What do you all think?


Dave Shaw said...

'The opponent' is a descriptor that would work in this scene - in fact, I think I did use it someplace in there, although I don't remember if it's still in the current draft. Sally wouldn't think of Podgorny as 'Ilsa' yet, both because they're barely acquainted and because Podgorny is a Marine private, whereas Sally's a Fleet officer. Like most new officers, Sally's still pretty rigid about military protocol. I've used 'the taller woman' (Sally's very height conscious, since she's less than 5 feet tall) and 'the other woman', as well as 'the Marine'. I'm not sure how well I've done with it, but I have this chapter out to my crit group now, so we'll see what they think.

I tend to shy away from descriptors based on things like hair color, since when I'm reading I'm not good at remembering things like that unless they're repeated fairly frequently. Is that another foible unique to me, or do others have the same issue?

C.L. Gray said...

Maybe the reason the multiple discriptor for Sprague worked so well in the Gore Vidal scene I mentioned before is that even though technically the scene is in Hay's POV, Vidal really employs an omniscient POV. Sometimes, the reader has to search to find which character's POV a scene is actually in. (At least that is my take on this novel) Vidal places his descriptors in the scene strategically... so there is no confusion.

writtenwyrdd said...

Wonderfully clear explanation. I try to stay in deep pov anyhow, but it's easier to write that way rather than omniscient because you can keep the character references clear more simply with deep pov.

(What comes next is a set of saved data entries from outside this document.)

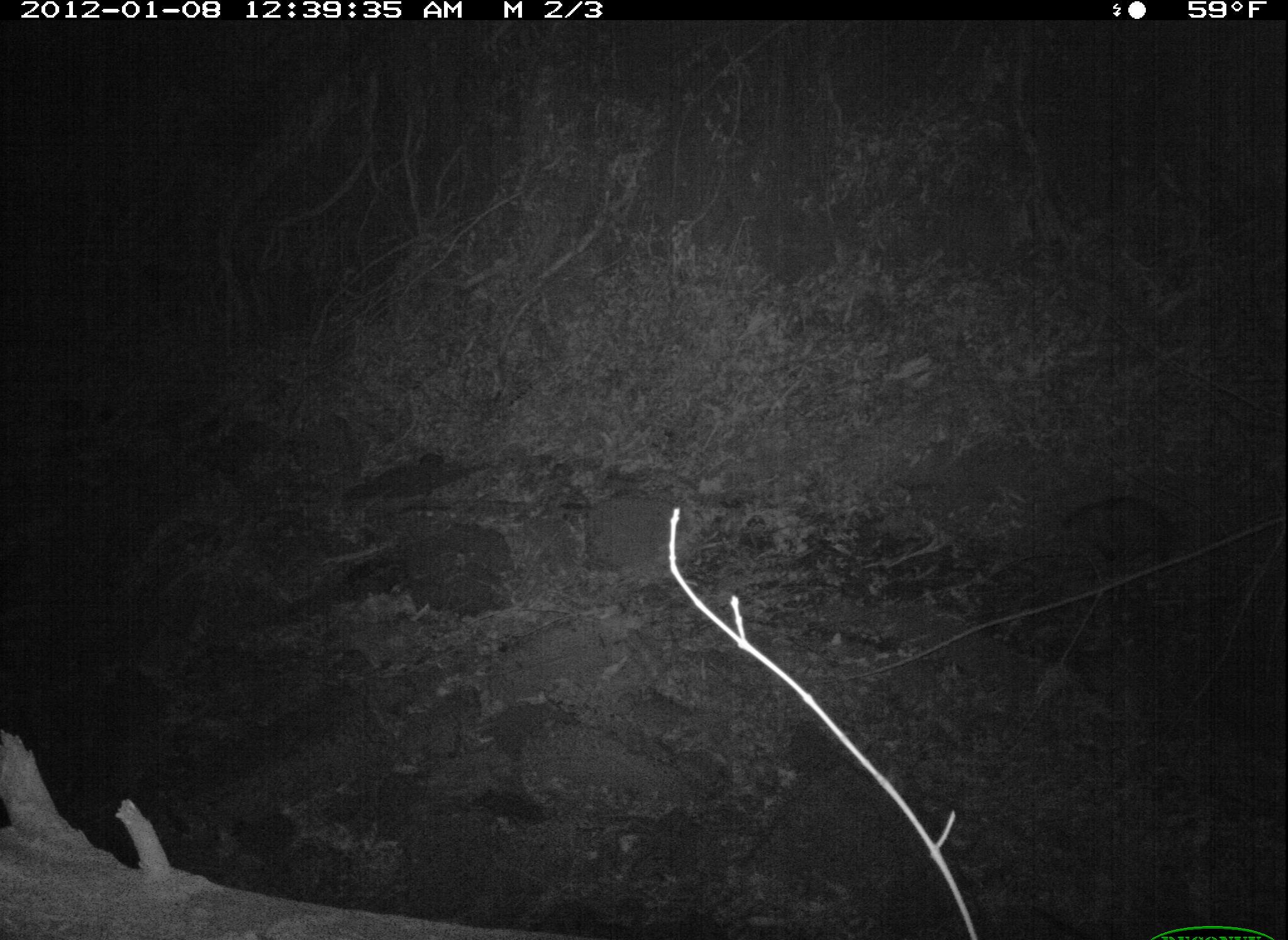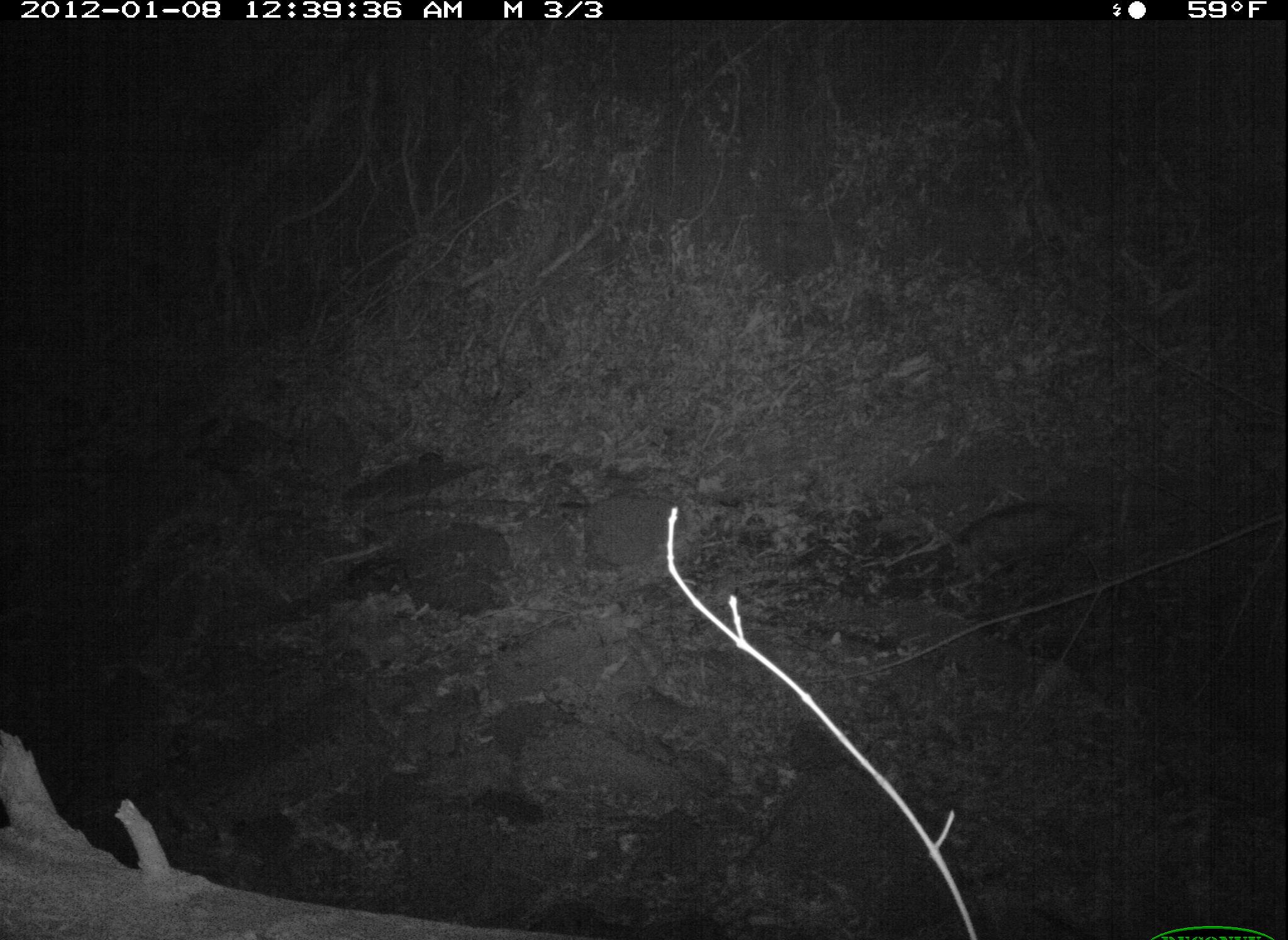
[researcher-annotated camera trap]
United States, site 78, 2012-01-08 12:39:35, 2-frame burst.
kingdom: Animalia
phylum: Chordata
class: Mammalia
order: Didelphimorphia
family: Didelphidae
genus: Didelphis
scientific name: Didelphis virginiana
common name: virginia opossum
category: opossum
Opossum (virginia opossum) (Didelphis virginiana).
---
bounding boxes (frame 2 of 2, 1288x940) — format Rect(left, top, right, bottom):
opossum: Rect(948, 486, 1125, 593)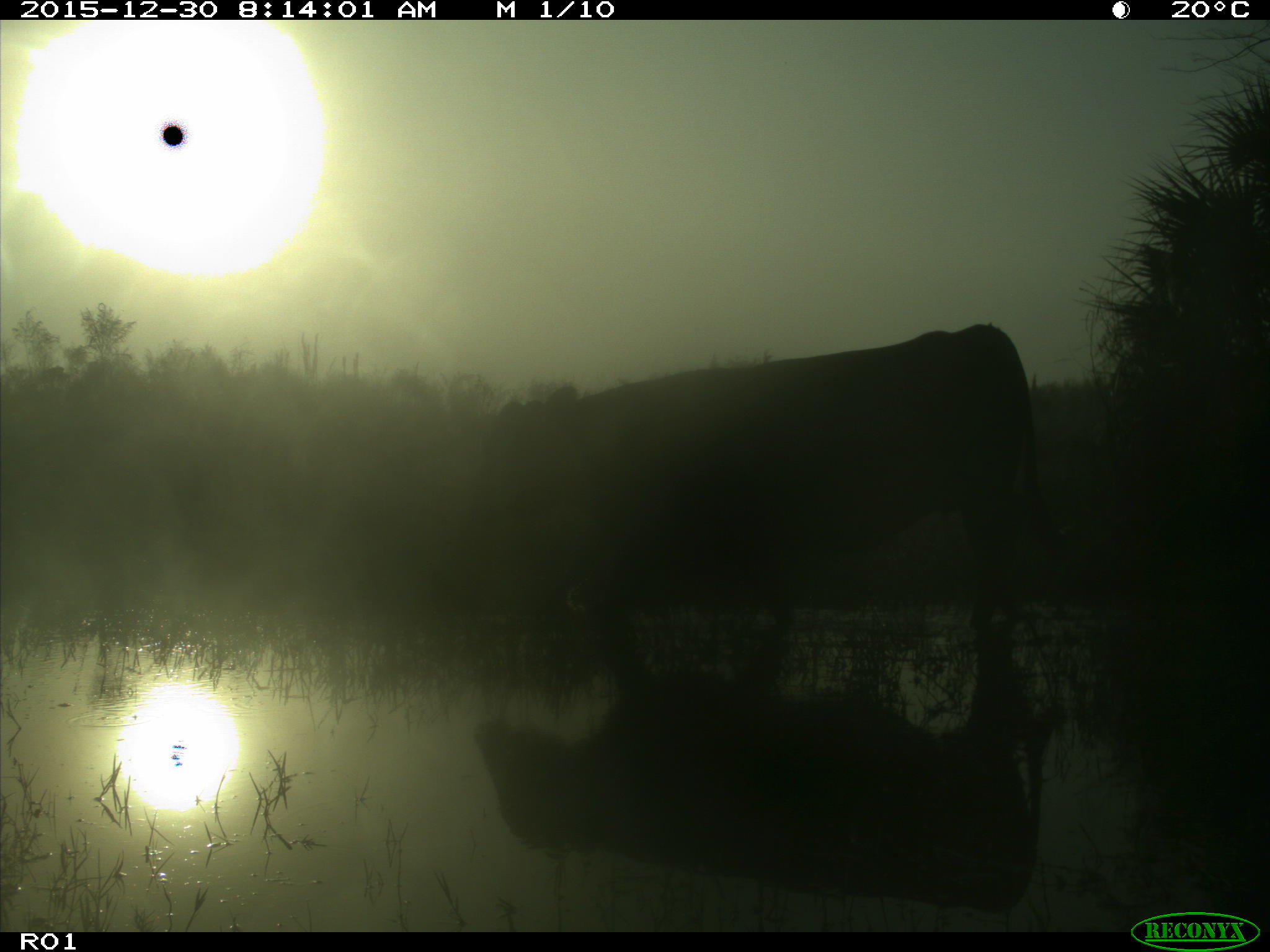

My question to you is about headhopping, commonly found in romances. Switching from one character's head to the other's can be done fairly well sometimes, but I personally find that device loathsome. As an editor, do you find this pov treatment (that's my nice word for it) viable in any other type of writing?

Dave Shaw said...

writtenwyrdd, you should read Alicia's book - it covers that particular point and many others very well.